If you are considered as a resident of Canada, you will have to follow the taxation rules for residents. In Canada, Airbnb hosts, except for Quebec residents, are required to remit taxes on their Airbnb income to the CRA. If you include standard services that are common to all rentals, such as heat, electricity, in-suite laundry facilities, and parking, your earnings from rental activities will likely be considered as rental income. However, if you provide additional services, such as cleaning, security, or meals, you will like be considered as a business.
If you are a sole proprietor and your Airbnb earnings are considered as business income, you will have to use Form T2125, Statement of Business or Professional Activities, to calculate your business income and expenses. If you have rental income, you must use Form T776, Statement of Real Estate Rentals. Depending on your reporting period, you may be required to file and remit payments on a monthly, quarterly, or annual basis. For most individual taxpayers, income tax returns are due on April 30th of each year.
You are also required to keep detailed records of all of your rental income and expenses with invoices, receipts, contracts, or other supporting documents for six years from the end of the tax year to which they relate.

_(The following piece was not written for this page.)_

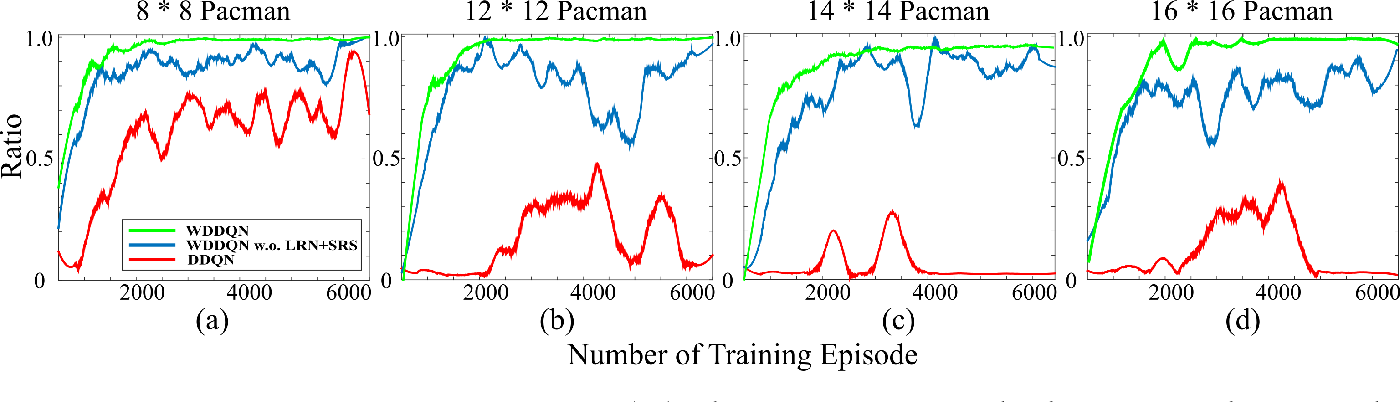 Figure 4 for Weighted Double Deep Multiagent Reinforcement Learning in Stochastic Cooperative Environments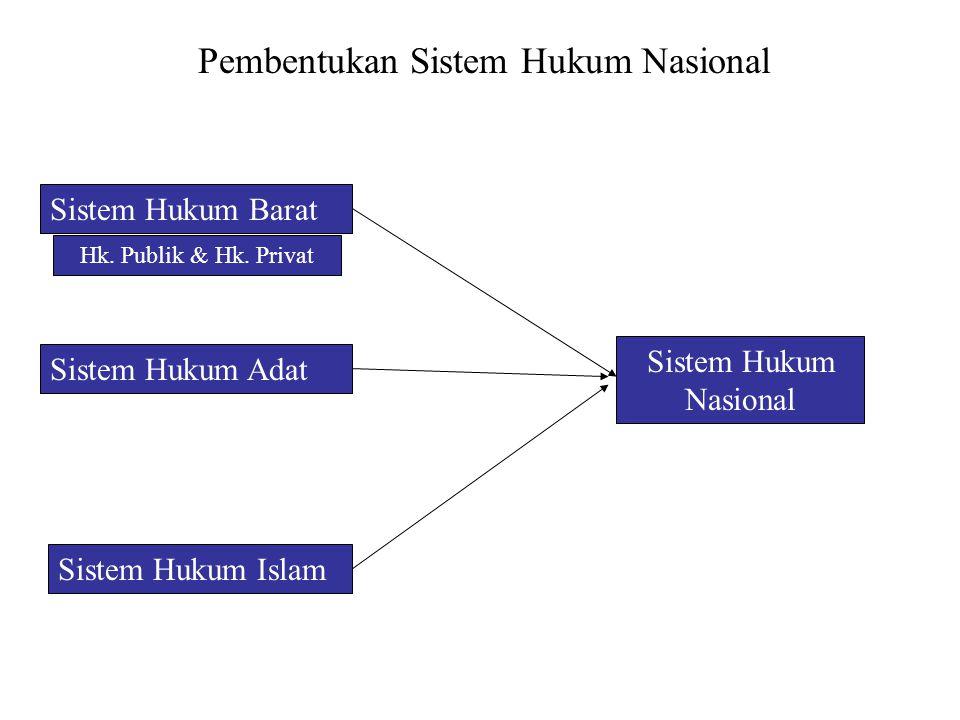 Pembentukan Sistem Hukum Nasional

Self-employed individuals and employers are required to pay Canada Pension (CPP) contributions and Employment Insurance (EI). By the last day of February each year, they are required to file Form T4SUM, Summary of Remuneration Paid and to each employee a Form T4, Statement of Remuneration Paid slip to CRA. For Quebec residents, information on Quebec Pension Plan (QPP) contributions can be found here.
Goods and Services Tax (GST)/Harmonized Sales Tax (HST) and Provincial Sales Tax (PST)
Both non-residents and residents may be required to pay goods and services tax and sales tax on their rental activities. Airbnb hosts who earn more than $30,000 in four consecutive fiscal quarters or in a single quarter are required to register for a GST/HST account and pay the applicable Goods and Services Tax (GST)/Harmonized Sales Tax (HST).
Depending on when you exceed this threshold, you will be required to register as soon as you stop being considered as a small supplier or at the end of the quarter in which you stopped being a small supplier. However, the rules regarding Provincial Sales Tax (PST) vary from province to province. Quebec does not participate in the HST system and instead administers its own Quebec Sales Tax (QST).